WORK REQUIRED: Your reply should repeat all records verbatim and contain no images.
:: RECORDS SHOWN ::
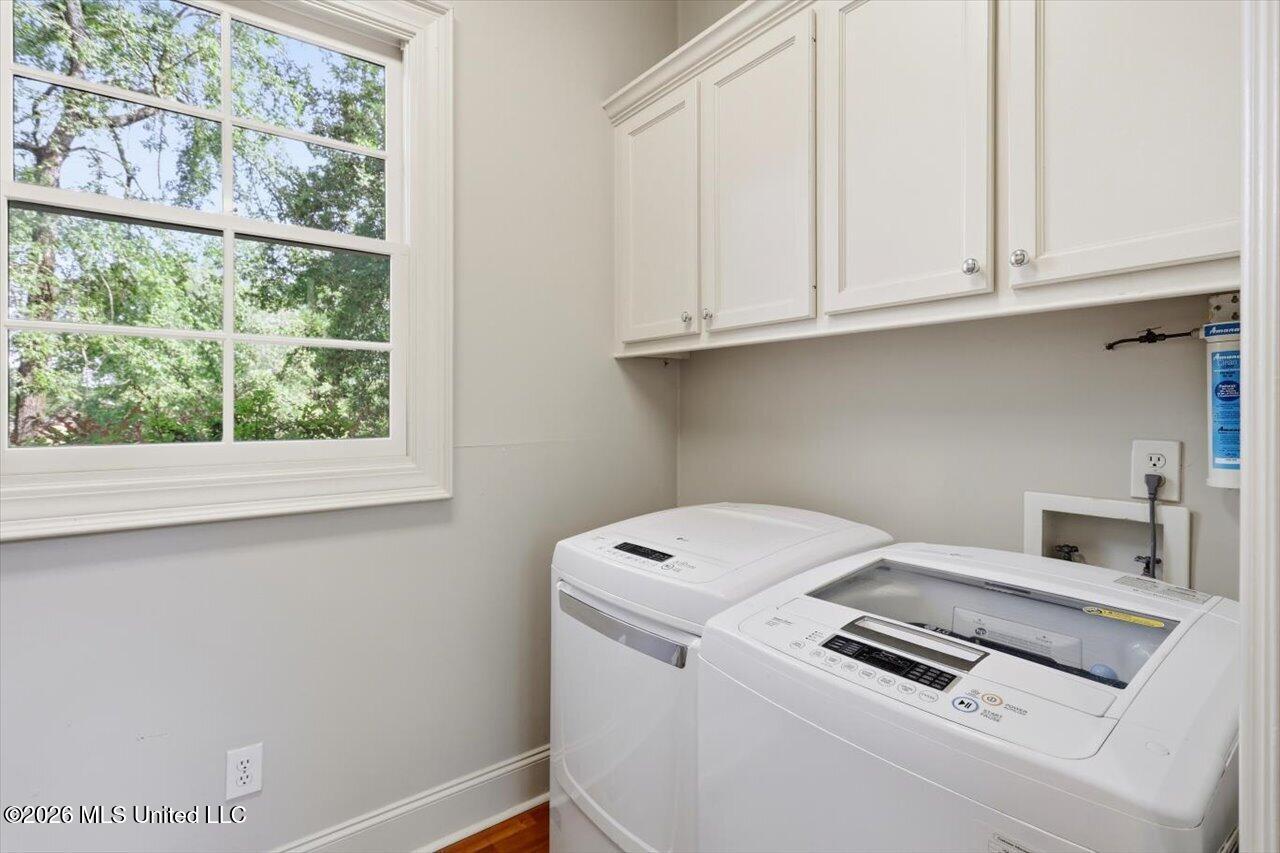 171 Annandale Parkway Property Photo 26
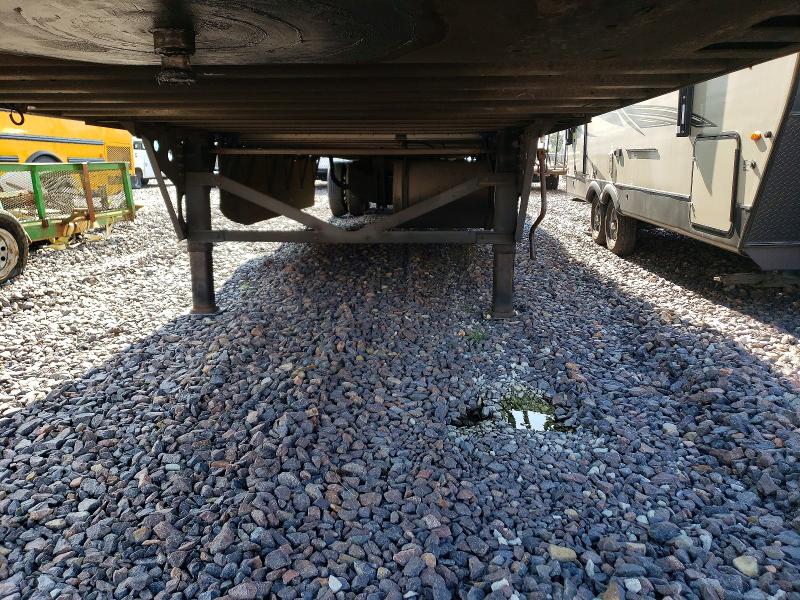 2023 Reef Trailer მანქანა იყიდება აუქციონზე, vin: 527SR5327PM029046, აუქციონის ნომერი: 65477146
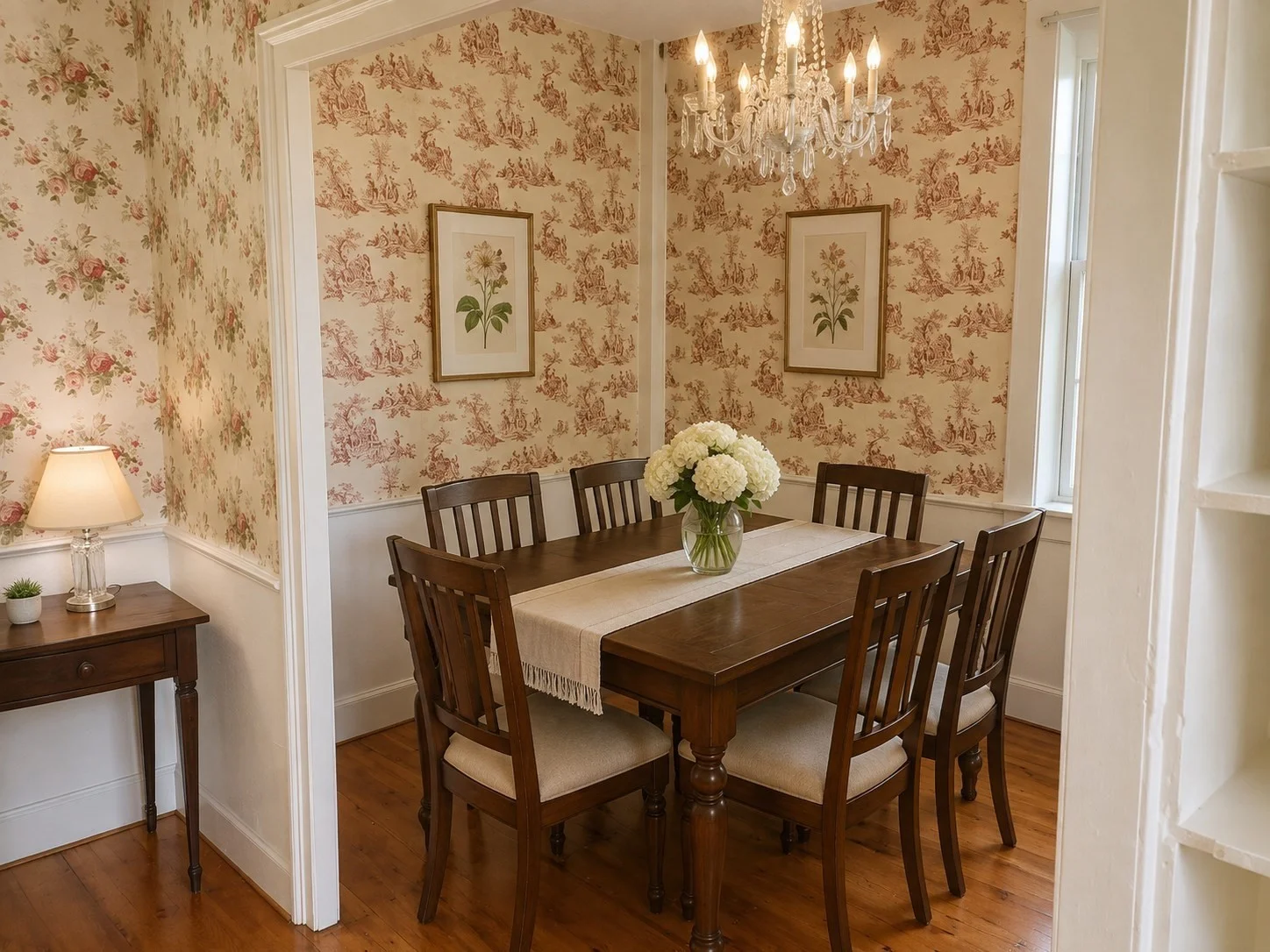 1 bed, 1 bath apartment for rent at 360 North Main St Unit 1, Randolph — photo 9 of 13
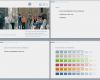 Uni Mannheim Powerpoint Vorlage Elegant Gemütlich Fragezeichen Powerpoint Vorlage Ideen Beispiel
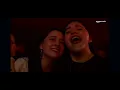 Sognare - División Minúscula EN VIVO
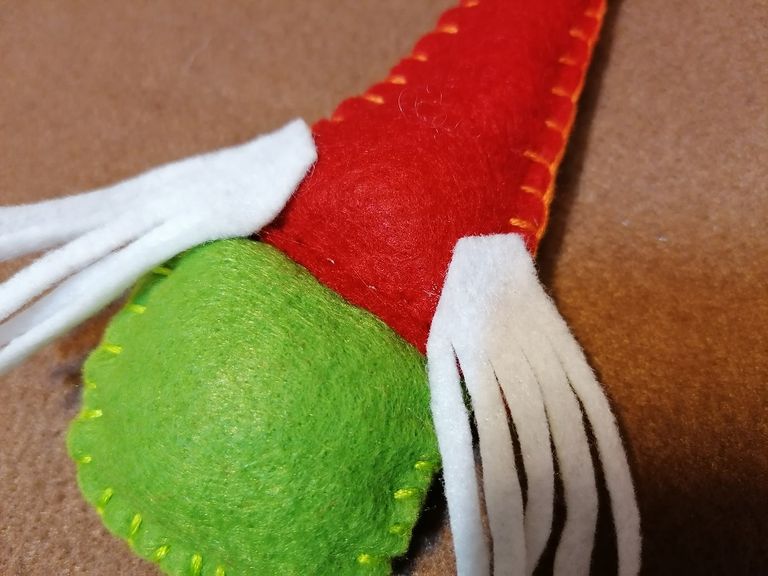 craft-santa-felt_(14).jpg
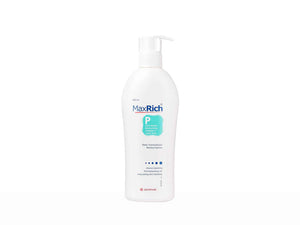 MaxRich P Deep Transcellular Moisturization Lotion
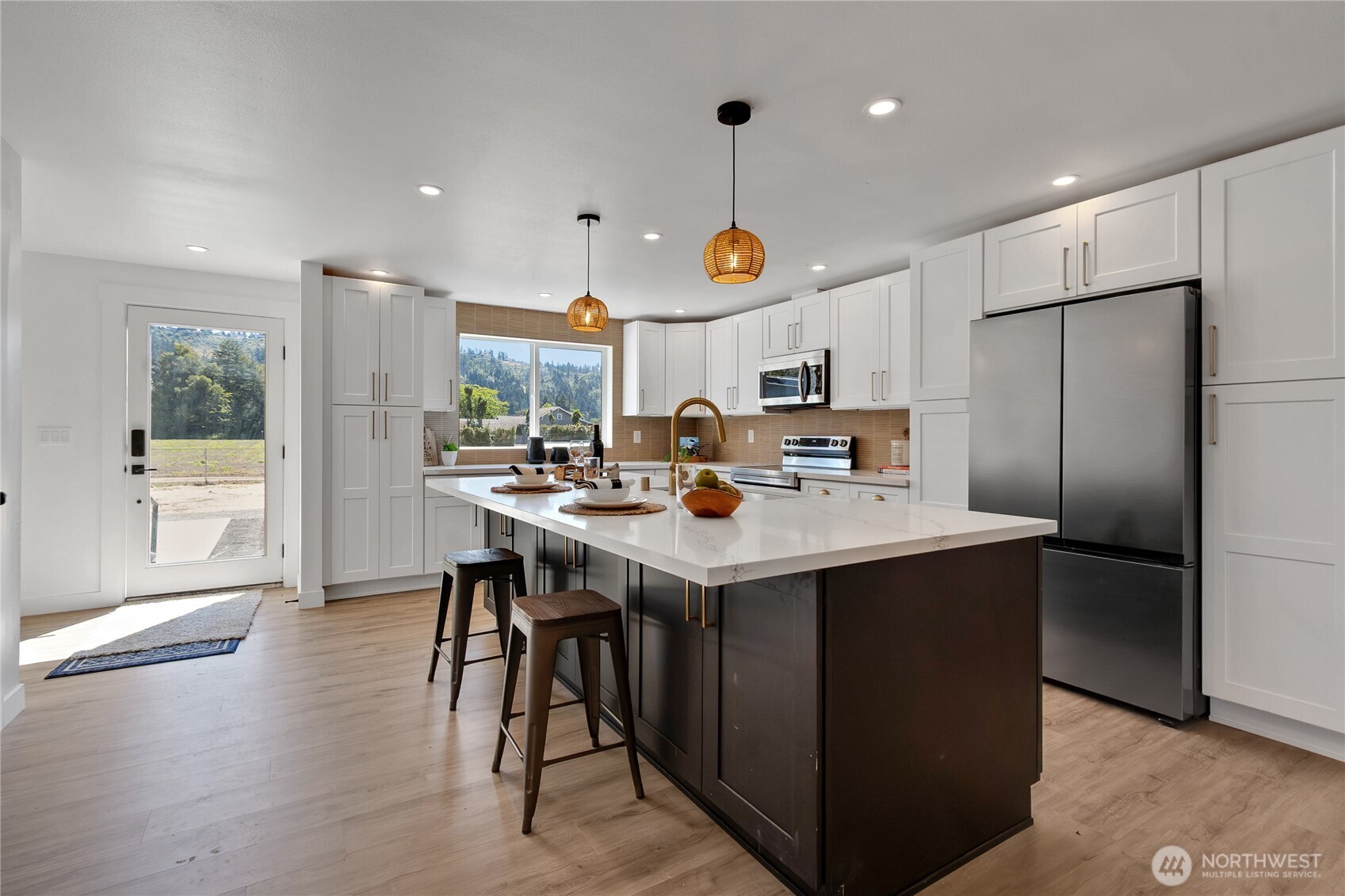 16221 75th Street Property Photo 7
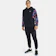 Under Armour UA Pack Printed Hoodie 1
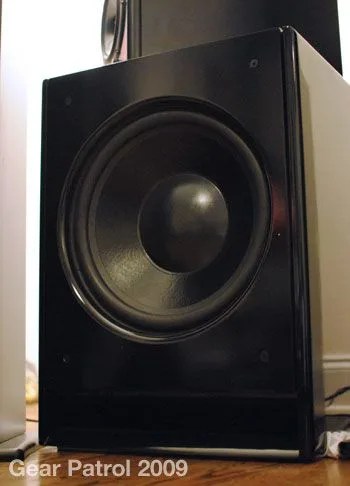 av123-mfw-subwoofer-gear-patrol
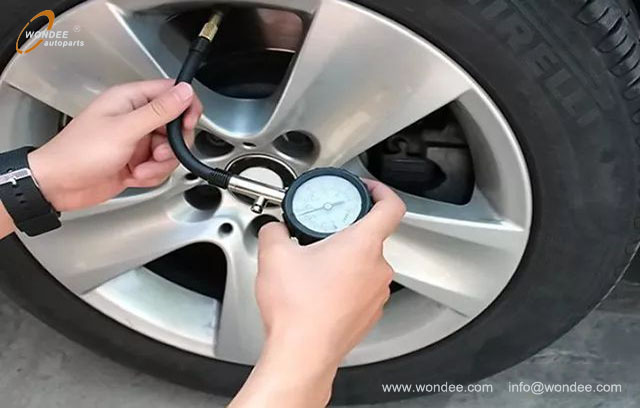 tire pressure (2)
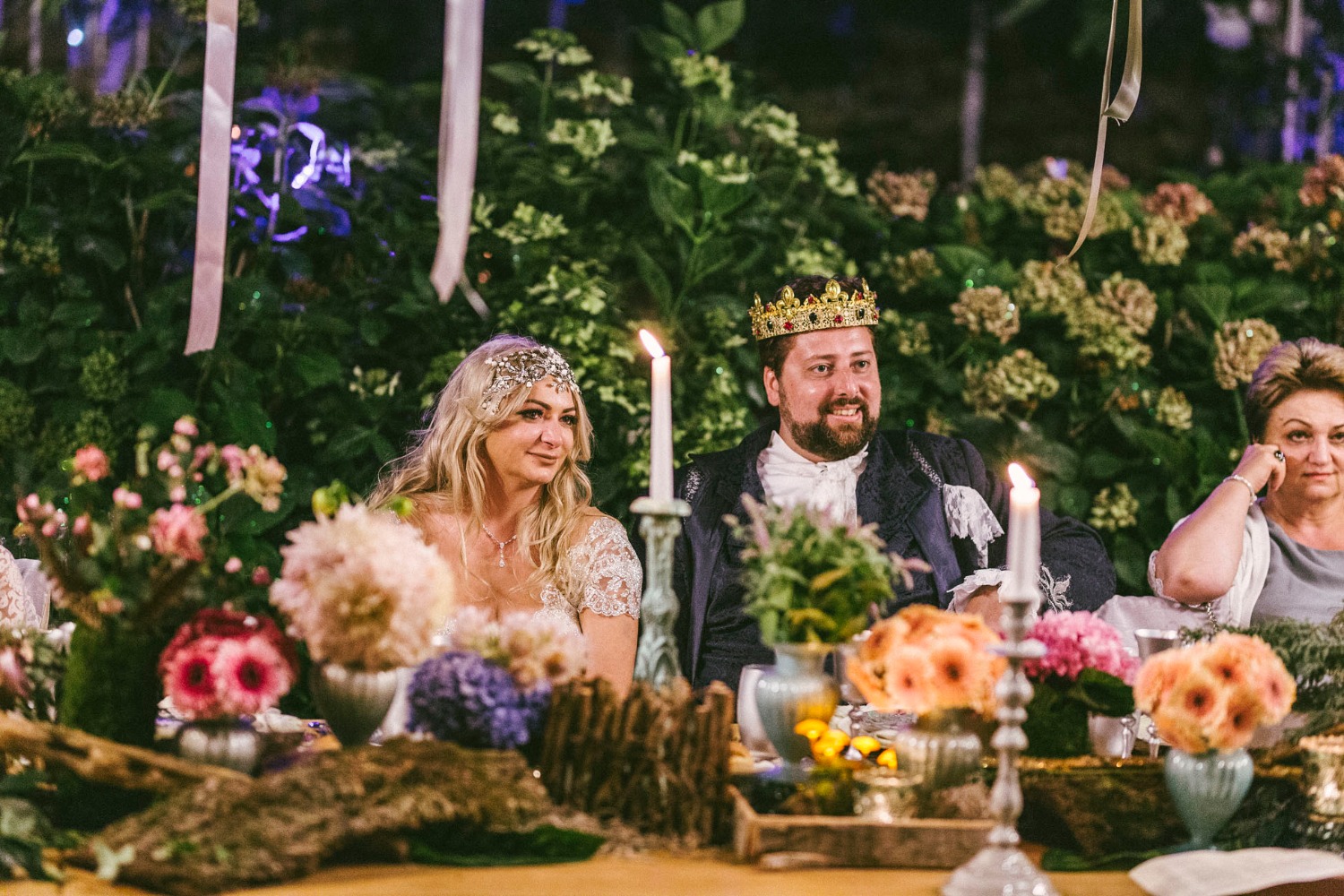 this-castle-wedding-is-mind-blowing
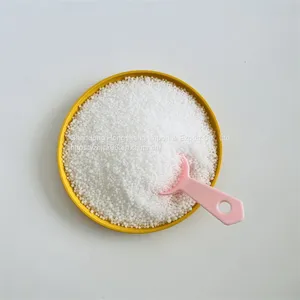Urea CAS 57-13-6 46% Chemical Compound Fertilizer thumbnail-1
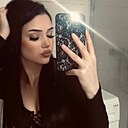 Знакомства: Лерочка, 24 года, Вознесенск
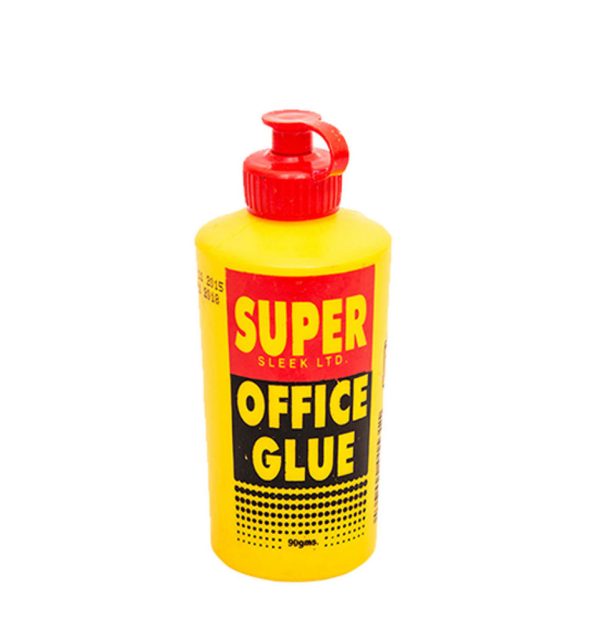 Super Office Glue 90gms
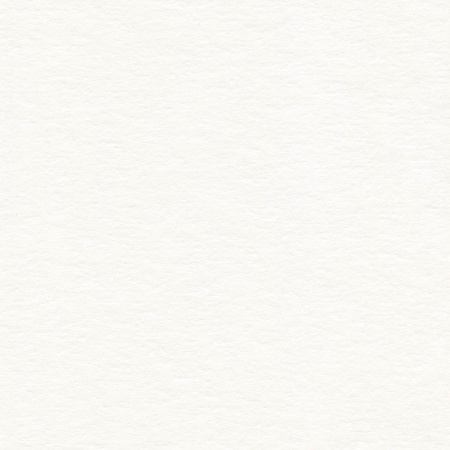 Папка для акварели, А4, 10 л., 180 г/м2, ПИФАГОР, 210х297 мм, ГОСТ 7277-77, 126965 - Альбомы и бумага для акварели и масла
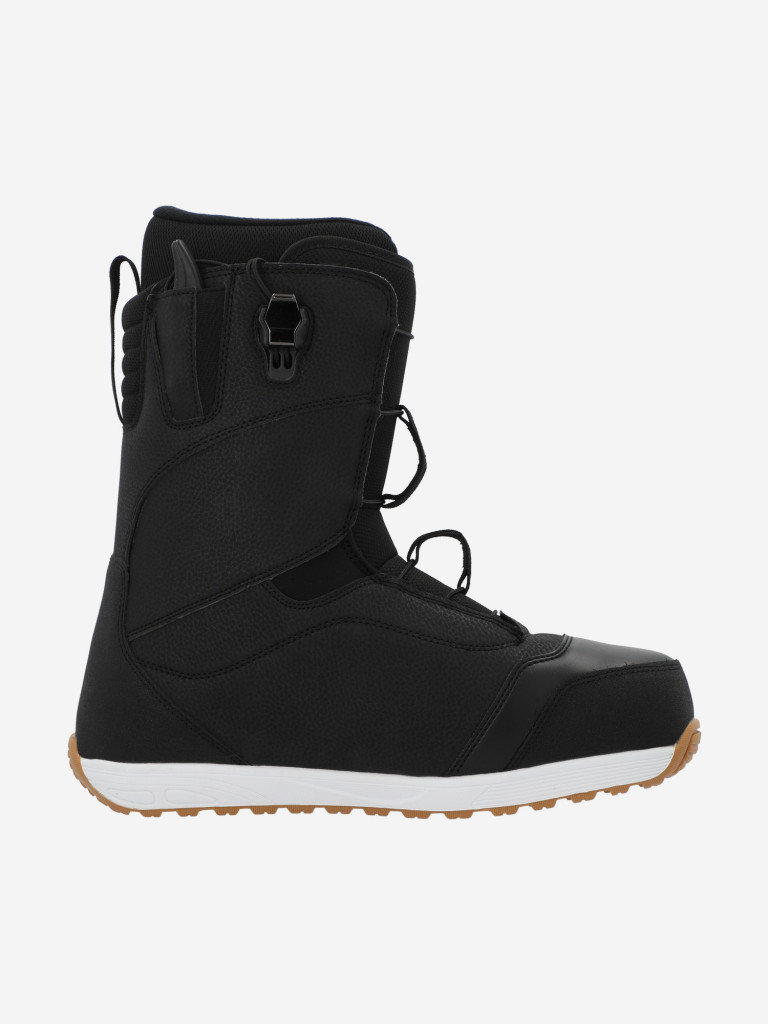 Termit Trend сноубордтық бәтеңкесі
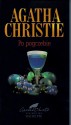 Po pogrzebie - Agatha Christie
:::
WRITTEN RESPONSE:
 171 Annandale Parkway Property Photo 26
 2023 Reef Trailer მანქანა იყიდება აუქციონზე, vin: 527SR5327PM029046, აუქციონის ნომერი: 65477146
 1 bed, 1 bath apartment for rent at 360 North Main St Unit 1, Randolph — photo 9 of 13
 Uni Mannheim Powerpoint Vorlage Elegant Gemütlich Fragezeichen Powerpoint Vorlage Ideen Beispiel
 Sognare - División Minúscula EN VIVO
 craft-santa-felt_(14).jpg
 MaxRich P Deep Transcellular Moisturization Lotion
 16221 75th Street Property Photo 7
 Under Armour UA Pack Printed Hoodie 1
 av123-mfw-subwoofer-gear-patrol
 tire pressure (2)
 this-castle-wedding-is-mind-blowing
Urea CAS 57-13-6 46% Chemical Compound Fertilizer thumbnail-1
 Знакомства: Лерочка, 24 года, Вознесенск
 Super Office Glue 90gms
 Папка для акварели, А4, 10 л., 180 г/м2, ПИФАГОР, 210х297 мм, ГОСТ 7277-77, 126965 - Альбомы и бумага для акварели и масла
 Termit Trend сноубордтық бәтеңкесі
 Po pogrzebie - Agatha Christie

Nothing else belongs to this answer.